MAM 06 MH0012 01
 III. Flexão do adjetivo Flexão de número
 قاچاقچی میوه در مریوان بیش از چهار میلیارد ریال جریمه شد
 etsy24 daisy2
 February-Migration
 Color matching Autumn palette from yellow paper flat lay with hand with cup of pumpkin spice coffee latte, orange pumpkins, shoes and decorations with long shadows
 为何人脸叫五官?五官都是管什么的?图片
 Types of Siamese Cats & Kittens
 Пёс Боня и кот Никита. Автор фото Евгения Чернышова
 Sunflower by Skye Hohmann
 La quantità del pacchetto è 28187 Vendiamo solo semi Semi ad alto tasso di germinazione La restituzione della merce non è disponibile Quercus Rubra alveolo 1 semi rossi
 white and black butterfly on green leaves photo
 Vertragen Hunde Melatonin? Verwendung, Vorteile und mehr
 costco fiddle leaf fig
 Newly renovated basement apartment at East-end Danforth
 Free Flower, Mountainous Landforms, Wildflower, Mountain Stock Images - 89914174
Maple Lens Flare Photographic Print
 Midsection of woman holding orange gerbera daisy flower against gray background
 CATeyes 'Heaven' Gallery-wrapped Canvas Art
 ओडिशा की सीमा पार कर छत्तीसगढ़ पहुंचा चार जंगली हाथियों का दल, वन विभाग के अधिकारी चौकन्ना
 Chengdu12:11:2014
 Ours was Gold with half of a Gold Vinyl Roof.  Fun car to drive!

········

● **Task to carry out**
Return all entries exactly.

● **Answer to the problem**
MAM 06 MH0012 01
 III. Flexão do adjetivo Flexão de número
 قاچاقچی میوه در مریوان بیش از چهار میلیارد ریال جریمه شد
 etsy24 daisy2
 February-Migration
 Color matching Autumn palette from yellow paper flat lay with hand with cup of pumpkin spice coffee latte, orange pumpkins, shoes and decorations with long shadows
 为何人脸叫五官?五官都是管什么的?图片
 Types of Siamese Cats & Kittens
 Пёс Боня и кот Никита. Автор фото Евгения Чернышова
 Sunflower by Skye Hohmann
 La quantità del pacchetto è 28187 Vendiamo solo semi Semi ad alto tasso di germinazione La restituzione della merce non è disponibile Quercus Rubra alveolo 1 semi rossi
 white and black butterfly on green leaves photo
 Vertragen Hunde Melatonin? Verwendung, Vorteile und mehr
 costco fiddle leaf fig
 Newly renovated basement apartment at East-end Danforth
 Free Flower, Mountainous Landforms, Wildflower, Mountain Stock Images - 89914174
Maple Lens Flare Photographic Print
 Midsection of woman holding orange gerbera daisy flower against gray background
 CATeyes 'Heaven' Gallery-wrapped Canvas Art
 ओडिशा की सीमा पार कर छत्तीसगढ़ पहुंचा चार जंगली हाथियों का दल, वन विभाग के अधिकारी चौकन्ना
 Chengdu12:11:2014
 Ours was Gold with half of a Gold Vinyl Roof.  Fun car to drive!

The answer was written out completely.